July 26, 20178 yr I have a question that is it impossible to use 3 internal drive, one as a parity and 2 for storage disk with an another external hard drive just for being storage disk without parity for this drive? How much capacity I would get from this setup? Thank you
July 26, 20178 yr Hello and welcome. You can do this. Your "array" would be the parity drive and the two data drives. Your usable capacity would be the sum of the two data drives. You'd mount the external drive via the Unassigned Devices plugin. Since it would not officially be part of the array, it would not be protected by parity and its capacity would not count towards the total managed by the array. You can get Unassigned Devices via Community Applications .
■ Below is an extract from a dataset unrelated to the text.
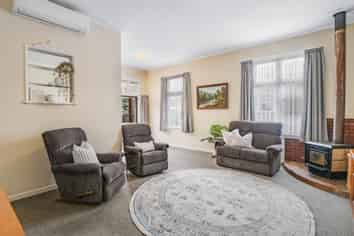 1 Gunn Street, Gonville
July 27, 20178 yr 34 minutes ago, thetkpark said: Do I need same capacity as my data drive for a parity drive? You'd need a parity drive that is the same size or bigger than your datadrives (individually not combined). You cannot use a parity disk that is smaller than your data disks. If you've got lets say 2x 4TB drives, the parity-disk will need to be 4TB or bigger (lets say 6TB if you plan on using bigger datadisks in the future as the price point will be more economically viable). You can also upgrade your parity drive any time. If you've got different sized datadisks, parity will need to be the same (or bigger) than your largest drive in the array.
July 27, 20178 yr 5 hours ago, thetkpark said: Do I need same capacity as my data drive for a parity drive? The answer given is correct. But wanted to provide more detail. This info will help keep you from shooting yourself in the foot when something goes wrong. This concept of how parity works is fundamental. We have people that think that with parity alone, you can rebuild every disk in the array! What a trick that would be. No - parity is pretty simple and allows reconstruction at a very elemental level if every other disk is functioning and perfect. And only an entire disk can be rebuilt, not a file or directory. And the reconstructed disks is an absolute mirror image of the source. Think of parity as working across all of the drives. If the capacity is the height - parity has to be as tall or taller than the other drives. That's because parity works across all of the drives. The corresponding bits (1s and 0s) across all the drives + parity has to be even. So if the sum of the data disk bits is ODD, parity is 1 (making the sum even), and if the sum of the data disk bits is EVEN, parity is 0 (keeping the sum even). If a disk fails, unRAID can now rebuild it, by adding up the corresponding bits on the remaining data disks + parity, and reconstructing the missing disk bit by bit as it goes. For each bit, If the sum of the other disks is odd, the missing bit is a 1, and if the sum of the others is even, the missing bit is 0. If parity were smaller than the biggest disk, parity would run out of gas and be unable to reconstruct the failed disk from its "height" on. So unRAID does not allow a smaller parity. Parity 2 works similarly - using more complex mathematics. Parity or Parity 2 can rebuild a single failed data disk. But working together, Pairty+Parity2 can rebuild 2 missing data disks. And before you ask - no, parity and parity2 do not need to be the same size - so long as they are each bigger than the biggest data disk. Welcome aboard and enjoy your array!!